Predictive Hacks

Get Started with TensorFlow Recommenders and Matrix Factorization

recommender systems

In this post, we will work with the TensorFlow tutorial where we will try to go deeper by showing:

  • How to start with a pandas data frame instead of a TensorFlow datasets
  • How to get the Users’ and Items’ Embeddings
  • How to find the expected score for every item for each user
  • How to make recommendations for each user
  • How to find similar items
  • How to save and load the TensorFlow model

Preprocess the Data

We will work with the MovieLens dataset, collected by the GroupLens Research Project at the University of Minnesota. Our goal is to build a model that suggests movies to users. We will keep the user-item pairs where the rating is above 3 and this is because we would like to recommend movies that the user is likely to watch but also like.

import pandas as pd

# load the rating data

columns = ['user_id', 'item_id', 'rating', 'timestamp']
ratings = pd.read_csv('ml-100k/u.data', sep='\t', names=columns)
ratings.head()
 
Get Started with TensorFlow Recommenders and Matrix Factorization 1
# load the movies data

columns = ['item_id', 'movie title', 'release date', 'video release date', 'IMDb URL', 'unknown', 'Action', 'Adventure',
          'Animation', 'Childrens', 'Comedy', 'Crime', 'Documentary', 'Drama', 'Fantasy', 'Film-Noir', 'Horror',
          'Musical', 'Mystery', 'Romance', 'Sci-Fi', 'Thriller', 'War', 'Western']

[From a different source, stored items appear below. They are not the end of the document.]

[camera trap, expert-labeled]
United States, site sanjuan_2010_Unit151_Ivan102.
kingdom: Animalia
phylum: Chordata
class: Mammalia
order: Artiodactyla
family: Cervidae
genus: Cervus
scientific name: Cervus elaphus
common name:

movies = pd.read_csv('ml-100k/u.item', sep='|', names=columns, encoding='latin-1')
movies = movies[['item_id', 'movie title']]
movies.head()
Get Started with TensorFlow Recommenders and Matrix Factorization 2
# join the ratings with the movies

ratings = pd.merge(ratings, movies, on='item_id')


# keep only moviews with a rating greater than 3

ratings = ratings[ratings.rating>3]


# keep only the user id and the movie title columns

ratings = ratings[['movie title', 'user_id']].reset_index(drop=True)

ratings
 
Get Started with TensorFlow Recommenders and Matrix Factorization 3
# save to a csv file

ratings.to_csv('ratings.csv', index=False)
movies.to_csv('movies.csv', index=False)
 

Build the Model

The idea is to build a retrieval model using user and item embeddings. We will work with the TensorFlow-recommenders library.

!pip install -q tensorflow-recommenders
from typing import Dict, Text

import numpy as np
import pandas as pd
import tensorflow as tf

import tensorflow_recommenders as tfrs 
 

Since we installed the tensorflow-recommenders on Colab, we will load the ratings.csv and movies.csv that we generated in the previous step.

# read the csv files as pandas data frames
ratings_df = pd.read_csv('ratings.csv')
movies_df = pd.read_csv('movies.csv')


ratings_df.rename(columns = {'movie title': 'movie_title'}, inplace=True)
movies_df.rename(columns = {'movie title': 'movie_title'},  inplace=True)
 

Now, we will convert the pandas data frames to TensorFlow datasets.

# convert them to tf datasets
ratings = tf.data.Dataset.from_tensor_slices(dict(ratings_df))
movies = tf.data.Dataset.from_tensor_slices(dict(movies_df))
 

Let’s have a look at our data:

# get the first rows of the movies dataset
for m in movies.take(5):
  print(m)
 
{'item_id': <tf.Tensor: shape=(), dtype=int64, numpy=1>, 'movie_title': <tf.Tensor: shape=(), dtype=string, numpy=b'Toy Story (1995)'>}
{'item_id': <tf.Tensor: shape=(), dtype=int64, numpy=2>, 'movie_title': <tf.Tensor: shape=(), dtype=string, numpy=b'GoldenEye (1995)'>}
{'item_id': <tf.Tensor: shape=(), dtype=int64, numpy=3>, 'movie_title': <tf.Tensor: shape=(), dtype=string, numpy=b'Four Rooms (1995)'>}
{'item_id': <tf.Tensor: shape=(), dtype=int64, numpy=4>, 'movie_title': <tf.Tensor: shape=(), dtype=string, numpy=b'Get Shorty (1995)'>}
{'item_id': <tf.Tensor: shape=(), dtype=int64, numpy=5>, 'movie_title': <tf.Tensor: shape=(), dtype=string, numpy=b'Copycat (1995)'>}
# get the first rows of the ratings dataset
for r in ratings.take(5):
  print(r)
 
{'movie_title': <tf.Tensor: shape=(), dtype=string, numpy=b'Kolya (1996)'>, 'user_id': <tf.Tensor: shape=(), dtype=int64, numpy=226>}
{'movie_title': <tf.Tensor: shape=(), dtype=string, numpy=b'Kolya (1996)'>, 'user_id': <tf.Tensor: shape=(), dtype=int64, numpy=306>}
{'movie_title': <tf.Tensor: shape=(), dtype=string, numpy=b'Kolya (1996)'>, 'user_id': <tf.Tensor: shape=(), dtype=int64, numpy=296>}
{'movie_title': <tf.Tensor: shape=(), dtype=string, numpy=b'Kolya (1996)'>, 'user_id': <tf.Tensor: shape=(), dtype=int64, numpy=34>}
{'movie_title': <tf.Tensor: shape=(), dtype=string, numpy=b'Kolya (1996)'>, 'user_id': <tf.Tensor: shape=(), dtype=int64, numpy=271>}

Let’s keep the basic features of our model.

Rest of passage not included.